Reproduce every one of the records below word for word, keeping each line unchanged and in its original order.

— START DATA SUPPLIED —

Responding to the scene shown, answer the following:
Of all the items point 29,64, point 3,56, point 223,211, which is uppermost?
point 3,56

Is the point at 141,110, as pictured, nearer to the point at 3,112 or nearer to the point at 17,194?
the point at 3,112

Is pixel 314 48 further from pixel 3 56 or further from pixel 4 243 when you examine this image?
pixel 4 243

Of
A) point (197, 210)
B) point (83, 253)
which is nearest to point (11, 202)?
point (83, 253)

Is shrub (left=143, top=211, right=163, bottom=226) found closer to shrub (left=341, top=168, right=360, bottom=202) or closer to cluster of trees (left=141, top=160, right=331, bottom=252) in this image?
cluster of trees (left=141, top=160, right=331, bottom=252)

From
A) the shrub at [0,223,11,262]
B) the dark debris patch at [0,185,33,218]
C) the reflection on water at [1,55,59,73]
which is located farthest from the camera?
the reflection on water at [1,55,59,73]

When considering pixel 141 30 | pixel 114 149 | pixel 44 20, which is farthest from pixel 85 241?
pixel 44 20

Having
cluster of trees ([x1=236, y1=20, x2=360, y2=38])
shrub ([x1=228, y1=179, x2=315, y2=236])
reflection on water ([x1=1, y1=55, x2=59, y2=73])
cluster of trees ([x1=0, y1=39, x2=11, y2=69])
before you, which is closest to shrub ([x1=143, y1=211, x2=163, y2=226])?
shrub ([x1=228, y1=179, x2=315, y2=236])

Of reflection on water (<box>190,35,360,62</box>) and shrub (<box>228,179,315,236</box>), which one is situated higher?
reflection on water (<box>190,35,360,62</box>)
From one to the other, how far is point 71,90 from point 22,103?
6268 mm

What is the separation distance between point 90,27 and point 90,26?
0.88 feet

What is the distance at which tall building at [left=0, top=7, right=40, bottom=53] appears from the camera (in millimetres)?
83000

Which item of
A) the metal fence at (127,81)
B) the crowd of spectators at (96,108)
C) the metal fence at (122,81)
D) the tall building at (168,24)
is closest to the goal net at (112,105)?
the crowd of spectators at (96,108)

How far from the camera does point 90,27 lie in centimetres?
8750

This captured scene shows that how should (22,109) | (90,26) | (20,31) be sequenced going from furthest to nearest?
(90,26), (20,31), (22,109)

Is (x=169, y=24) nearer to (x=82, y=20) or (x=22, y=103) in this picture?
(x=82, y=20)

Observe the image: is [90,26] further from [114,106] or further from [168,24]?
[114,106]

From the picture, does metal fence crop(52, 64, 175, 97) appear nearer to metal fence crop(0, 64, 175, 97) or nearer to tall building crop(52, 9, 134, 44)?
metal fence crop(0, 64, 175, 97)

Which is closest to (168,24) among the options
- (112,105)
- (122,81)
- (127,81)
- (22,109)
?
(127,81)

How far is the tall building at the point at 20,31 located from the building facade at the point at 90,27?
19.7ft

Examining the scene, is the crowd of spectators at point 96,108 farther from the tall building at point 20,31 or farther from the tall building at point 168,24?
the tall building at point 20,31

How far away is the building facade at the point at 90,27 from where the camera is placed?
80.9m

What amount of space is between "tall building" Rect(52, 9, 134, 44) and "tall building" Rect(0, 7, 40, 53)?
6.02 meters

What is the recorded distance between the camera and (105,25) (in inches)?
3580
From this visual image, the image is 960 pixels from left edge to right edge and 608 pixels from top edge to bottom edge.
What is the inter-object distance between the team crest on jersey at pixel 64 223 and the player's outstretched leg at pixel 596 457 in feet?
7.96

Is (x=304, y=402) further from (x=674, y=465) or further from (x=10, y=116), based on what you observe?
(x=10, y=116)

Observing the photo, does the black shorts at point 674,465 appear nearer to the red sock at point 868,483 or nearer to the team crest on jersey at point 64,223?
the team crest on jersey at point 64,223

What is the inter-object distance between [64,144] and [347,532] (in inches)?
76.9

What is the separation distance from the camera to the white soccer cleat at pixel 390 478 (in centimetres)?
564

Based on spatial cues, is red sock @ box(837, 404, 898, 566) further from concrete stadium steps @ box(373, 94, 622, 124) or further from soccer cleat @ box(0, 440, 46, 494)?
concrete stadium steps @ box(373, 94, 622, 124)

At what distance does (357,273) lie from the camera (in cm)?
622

— END DATA SUPPLIED —

- WORKED SOLUTION
Responding to the scene shown, answer the following:
Of all the items point 29,64, point 3,56, point 223,211, which is uppermost?
point 3,56

Is the point at 141,110, as pictured, nearer to the point at 3,112 or nearer to the point at 17,194?
the point at 3,112

Is pixel 314 48 further from pixel 3 56 or further from pixel 4 243 when you examine this image?
pixel 4 243

Of
A) point (197, 210)
B) point (83, 253)
which is nearest to point (11, 202)?
point (83, 253)

Is shrub (left=143, top=211, right=163, bottom=226) found closer to shrub (left=341, top=168, right=360, bottom=202) or closer to cluster of trees (left=141, top=160, right=331, bottom=252) in this image?
cluster of trees (left=141, top=160, right=331, bottom=252)

From
A) the shrub at [0,223,11,262]
B) the dark debris patch at [0,185,33,218]
C) the reflection on water at [1,55,59,73]
which is located farthest from the camera?
the reflection on water at [1,55,59,73]

When considering pixel 141 30 | pixel 114 149 | pixel 44 20, which is farthest from pixel 85 241?
pixel 44 20

Having
cluster of trees ([x1=236, y1=20, x2=360, y2=38])
shrub ([x1=228, y1=179, x2=315, y2=236])
reflection on water ([x1=1, y1=55, x2=59, y2=73])
cluster of trees ([x1=0, y1=39, x2=11, y2=69])
before you, which is closest to shrub ([x1=143, y1=211, x2=163, y2=226])?
shrub ([x1=228, y1=179, x2=315, y2=236])

Of reflection on water (<box>190,35,360,62</box>) and shrub (<box>228,179,315,236</box>), which one is situated higher?
reflection on water (<box>190,35,360,62</box>)
From one to the other, how far is point 71,90 from point 22,103?
6268 mm

What is the separation distance between point 90,27 and point 90,26?
0.88 feet

What is the distance at which tall building at [left=0, top=7, right=40, bottom=53] appears from the camera (in millimetres)?
83000

Which item of
A) the metal fence at (127,81)
B) the crowd of spectators at (96,108)
C) the metal fence at (122,81)
D) the tall building at (168,24)
is closest to the goal net at (112,105)?
the crowd of spectators at (96,108)

How far from the camera does point 90,27 lie in centimetres?
8750

This captured scene shows that how should (22,109) | (90,26) | (20,31) be sequenced going from furthest to nearest?
(90,26), (20,31), (22,109)

Is (x=169, y=24) nearer to (x=82, y=20) or (x=22, y=103) in this picture?
(x=82, y=20)

Observe the image: is [90,26] further from [114,106] or further from [168,24]?
[114,106]

From the picture, does metal fence crop(52, 64, 175, 97) appear nearer to metal fence crop(0, 64, 175, 97) or nearer to tall building crop(52, 9, 134, 44)?
metal fence crop(0, 64, 175, 97)

Which is closest to (168,24) among the options
- (112,105)
- (122,81)
- (127,81)
- (22,109)
?
(127,81)

How far is the tall building at the point at 20,31 located from the building facade at the point at 90,27?
19.7ft

Examining the scene, is the crowd of spectators at point 96,108 farther from the tall building at point 20,31 or farther from the tall building at point 168,24?
the tall building at point 20,31

How far away is the building facade at the point at 90,27 from where the camera is placed?
80.9m

What amount of space is between "tall building" Rect(52, 9, 134, 44) and "tall building" Rect(0, 7, 40, 53)?
6.02 meters

What is the recorded distance between the camera and (105,25) (in inches)?
3580
From this visual image, the image is 960 pixels from left edge to right edge and 608 pixels from top edge to bottom edge.
What is the inter-object distance between the team crest on jersey at pixel 64 223 and the player's outstretched leg at pixel 596 457 in feet?
7.96

Is (x=304, y=402) further from (x=674, y=465) or further from (x=10, y=116), based on what you observe?
(x=10, y=116)

Observing the photo, does the black shorts at point 674,465 appear nearer to the red sock at point 868,483 or nearer to the team crest on jersey at point 64,223?
the team crest on jersey at point 64,223

What is the inter-object distance between [64,144] and [347,532] (in inches)?
76.9

What is the separation distance from the camera to the white soccer cleat at pixel 390 478 (in centimetres)?
564

Based on spatial cues, is red sock @ box(837, 404, 898, 566) further from concrete stadium steps @ box(373, 94, 622, 124) or further from soccer cleat @ box(0, 440, 46, 494)?
concrete stadium steps @ box(373, 94, 622, 124)

At what distance does (357,273) lie from the camera (in cm)?
622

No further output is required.